Task description: Reproduce every record precisely, leaving no line out.
Segment Start: Supplied material
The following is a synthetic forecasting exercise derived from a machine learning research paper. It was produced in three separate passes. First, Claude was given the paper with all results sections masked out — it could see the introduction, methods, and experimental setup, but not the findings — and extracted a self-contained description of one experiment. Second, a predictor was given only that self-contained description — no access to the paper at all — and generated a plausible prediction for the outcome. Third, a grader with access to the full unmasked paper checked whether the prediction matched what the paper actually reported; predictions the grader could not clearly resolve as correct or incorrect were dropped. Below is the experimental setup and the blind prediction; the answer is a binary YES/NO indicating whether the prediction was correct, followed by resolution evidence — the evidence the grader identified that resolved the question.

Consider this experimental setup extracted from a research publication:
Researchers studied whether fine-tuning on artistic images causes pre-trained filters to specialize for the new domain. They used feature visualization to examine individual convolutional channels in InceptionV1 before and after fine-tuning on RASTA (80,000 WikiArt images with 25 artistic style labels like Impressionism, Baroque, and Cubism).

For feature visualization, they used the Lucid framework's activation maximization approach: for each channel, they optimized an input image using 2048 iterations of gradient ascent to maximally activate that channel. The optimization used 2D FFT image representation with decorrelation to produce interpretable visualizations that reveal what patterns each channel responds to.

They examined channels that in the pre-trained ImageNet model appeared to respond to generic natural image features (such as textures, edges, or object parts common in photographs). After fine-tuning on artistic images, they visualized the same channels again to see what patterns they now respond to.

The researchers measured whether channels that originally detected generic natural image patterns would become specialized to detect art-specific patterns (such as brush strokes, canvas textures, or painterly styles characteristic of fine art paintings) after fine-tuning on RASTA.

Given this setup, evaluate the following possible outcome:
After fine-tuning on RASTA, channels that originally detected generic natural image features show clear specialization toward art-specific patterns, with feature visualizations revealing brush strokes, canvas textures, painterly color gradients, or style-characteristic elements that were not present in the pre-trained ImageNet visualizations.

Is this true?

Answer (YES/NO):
Segment End: Supplied material
Response to this exercise:
The following is a synthetic forecasting exercise derived from a machine learning research paper. It was produced in three separate passes. First, Claude was given the paper with all results sections masked out — it could see the introduction, methods, and experimental setup, but not the findings — and extracted a self-contained description of one experiment. Second, a predictor was given only that self-contained description — no access to the paper at all — and generated a plausible prediction for the outcome. Third, a grader with access to the full unmasked paper checked whether the prediction matched what the paper actually reported; predictions the grader could not clearly resolve as correct or incorrect were dropped. Below is the experimental setup and the blind prediction; the answer is a binary YES/NO indicating whether the prediction was correct, followed by resolution evidence — the evidence the grader identified that resolved the question.

Consider this experimental setup extracted from a research publication:
Researchers studied whether fine-tuning on artistic images causes pre-trained filters to specialize for the new domain. They used feature visualization to examine individual convolutional channels in InceptionV1 before and after fine-tuning on RASTA (80,000 WikiArt images with 25 artistic style labels like Impressionism, Baroque, and Cubism).

For feature visualization, they used the Lucid framework's activation maximization approach: for each channel, they optimized an input image using 2048 iterations of gradient ascent to maximally activate that channel. The optimization used 2D FFT image representation with decorrelation to produce interpretable visualizations that reveal what patterns each channel responds to.

They examined channels that in the pre-trained ImageNet model appeared to respond to generic natural image features (such as textures, edges, or object parts common in photographs). After fine-tuning on artistic images, they visualized the same channels again to see what patterns they now respond to.

The researchers measured whether channels that originally detected generic natural image patterns would become specialized to detect art-specific patterns (such as brush strokes, canvas textures, or painterly styles characteristic of fine art paintings) after fine-tuning on RASTA.

Given this setup, evaluate the following possible outcome:
After fine-tuning on RASTA, channels that originally detected generic natural image features show clear specialization toward art-specific patterns, with feature visualizations revealing brush strokes, canvas textures, painterly color gradients, or style-characteristic elements that were not present in the pre-trained ImageNet visualizations.

Is this true?

Answer (YES/NO):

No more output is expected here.